That's just bad style :)
>
> What's the thinking behind this style, and what's wrong with
> the following?
>
> <?php
> global $user;
> if ($user->uid)
> {
> print '<li><a href="logout" title="">Log Out</a></li>';
> }
> else
>
>
> print '<li><a href="user/login" title="">Log
> In</a></li>';
> }
> ?>
Nothing is wrong with it :) In fact, that'd be preferred :)
>
> ... assuming one wanted to keep the braces, and didn't want
> to escape quotes.
Btw, I prefer to rather escape quotes (\"). I believe "" is a standard
for xhtml, and there was some slight difference between '' and "" in
php.

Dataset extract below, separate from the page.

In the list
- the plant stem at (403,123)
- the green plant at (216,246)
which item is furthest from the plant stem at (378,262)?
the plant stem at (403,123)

However, for strings in php, you can't go wrong with "" :)
>
> While I'm on the subject, I note that a lot of PHP coders do
> the opening braces like so:
>
> <?php
> if ($something) {
> do this();
> } else
>
> dothat();
> }
> ?>
>
>
> I don't find this as readable/maintainable as lining up
> opening and closing braces the same way I would line up
>
> begin
> begin
> end
> end
>
> in Pascal--especially when things get nested three or four
> levels deep.
>
I started programming in Pascal, and when I started learning C++, and
later C-like-syntax languages, I was finding pascal-style blocks better.
But I think that for C-like-syntax languages opening blocks with a brace
on the same line is so common that one can say it's a "standard" :)
Anyways, you'd get used to it over time :)
--
- lΓΌpher
---------------------------------------------
"Man sieht nur das, was man weiΓ" (Goethe)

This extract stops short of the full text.